Angela Gemito Mag 26, 2026

Se conosci qualcuno che arriva sistematicamente a cena mezz’ora dopo l’appuntamento, o se tu stesso non riesci mai a rispettare la tabella di marcia, sappi che non si tratta di semplice maleducazione. Essere un ritardatario cronico dipende da una complessa combinazione di fattori psicologici, tratti della personalità e una vera e propria alterazione della percezione del tempo a livello cerebrale.

In sintesi

  • Percezione del tempo: I ritardatari cronici percepiscono lo scorrere dei minuti in modo diverso rispetto a chi è puntuale.
  • Fallacia della pianificazione: Tendenza a sottostimare la durata di un compito, ignorando gli imprevisti passati.
  • Tratti della personalità: La personalità di “Tipo B” (rilassata e creativa) è statisticamente più incline al ritardo.
  • Ottimismo cronico: Convinzione irrazionale di poter fare troppe cose in un lasso di tempo troppo stretto.

La risposta breve: perché siamo sempre in ritardo?

Per molto tempo si è pensato che il ritardo cronico fosse un segno di egoismo o pigrizia. La scienza cognitiva ha però dimostrato che chi è sempre in ritardo soffre spesso di un deficit di gestione del tempo chiamato fallacia della pianificazione, unito a una diversa percezione della durata dei singoli minuti. Per un ritardatario, il tempo vola letteralmente più velocemente.

Perché succede e come funziona il cervello del ritardatario

A livello cerebrale, la gestione del tempo coinvolge aree come l’ippocampo e i lobi frontali, responsabili della memoria a lungo termine e delle funzioni esecutive (pianificazione, attenzione, decisioni).

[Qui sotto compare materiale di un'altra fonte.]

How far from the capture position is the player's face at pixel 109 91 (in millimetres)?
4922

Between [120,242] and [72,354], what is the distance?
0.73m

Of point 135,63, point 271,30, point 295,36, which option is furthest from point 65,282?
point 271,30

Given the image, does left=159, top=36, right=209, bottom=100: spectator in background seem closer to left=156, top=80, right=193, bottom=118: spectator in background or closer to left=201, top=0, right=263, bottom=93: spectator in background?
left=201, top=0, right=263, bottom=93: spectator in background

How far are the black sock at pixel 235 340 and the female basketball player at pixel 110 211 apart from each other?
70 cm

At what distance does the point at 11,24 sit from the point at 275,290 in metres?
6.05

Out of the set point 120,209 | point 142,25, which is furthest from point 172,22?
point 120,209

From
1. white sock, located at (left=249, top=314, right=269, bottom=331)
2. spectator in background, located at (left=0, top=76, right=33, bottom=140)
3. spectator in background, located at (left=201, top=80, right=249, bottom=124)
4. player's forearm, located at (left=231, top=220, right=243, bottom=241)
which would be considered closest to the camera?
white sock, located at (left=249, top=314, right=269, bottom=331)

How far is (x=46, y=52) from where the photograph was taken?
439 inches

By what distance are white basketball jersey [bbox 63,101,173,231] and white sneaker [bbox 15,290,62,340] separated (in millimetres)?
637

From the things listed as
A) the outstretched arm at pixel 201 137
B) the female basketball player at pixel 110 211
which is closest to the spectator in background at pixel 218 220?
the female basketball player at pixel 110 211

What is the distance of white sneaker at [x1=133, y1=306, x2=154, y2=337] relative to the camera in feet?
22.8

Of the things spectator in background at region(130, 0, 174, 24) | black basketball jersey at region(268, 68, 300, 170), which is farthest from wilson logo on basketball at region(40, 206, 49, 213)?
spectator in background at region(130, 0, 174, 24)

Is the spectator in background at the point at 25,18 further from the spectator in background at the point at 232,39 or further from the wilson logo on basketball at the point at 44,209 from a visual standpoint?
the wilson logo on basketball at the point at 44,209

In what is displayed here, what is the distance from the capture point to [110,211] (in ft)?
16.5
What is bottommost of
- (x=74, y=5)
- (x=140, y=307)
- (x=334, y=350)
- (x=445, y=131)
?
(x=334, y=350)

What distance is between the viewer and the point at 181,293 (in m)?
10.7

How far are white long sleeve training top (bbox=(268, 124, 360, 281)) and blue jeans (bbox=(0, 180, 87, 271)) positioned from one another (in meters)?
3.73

Nelle persone puntuali, queste aree lavorano in sinergia per inviare segnali d’allarme realistici: “Mancano 20 minuti, devi uscire”. Nei ritardatari, questo meccanismo subisce un cortocircuito a causa di tre fattori principali:

  1. La memoria prospettica difettosa: È la capacità di ricordarsi di fare qualcosa nel futuro (ad esempio, girare l’arrosto tra 10 metri o uscire di casa alle 18:00). Chi è cronicamente in ritardo fatica a calcolare quanto tempo richiederanno le azioni intermedie.
  2. Il “Time-Saving Bias”: La tendenza a credere che, guidando più velocemente o correndo, si possa recuperare il tempo perso, cosa che nella realtà si rivela quasi sempre impossibile o insufficiente.
  3. Livelli di dopamina e adrenalina: Alcuni psicologi suggeriscono che prepararsi e correre all’ultimo minuto generi una scarica di adrenalina a cui il cervello si abitua, trasformando la fretta in una sorta di “carica” energetica inconscia.

Il dettaglio curioso: la personalità di “Tipo A” vs “Tipo B”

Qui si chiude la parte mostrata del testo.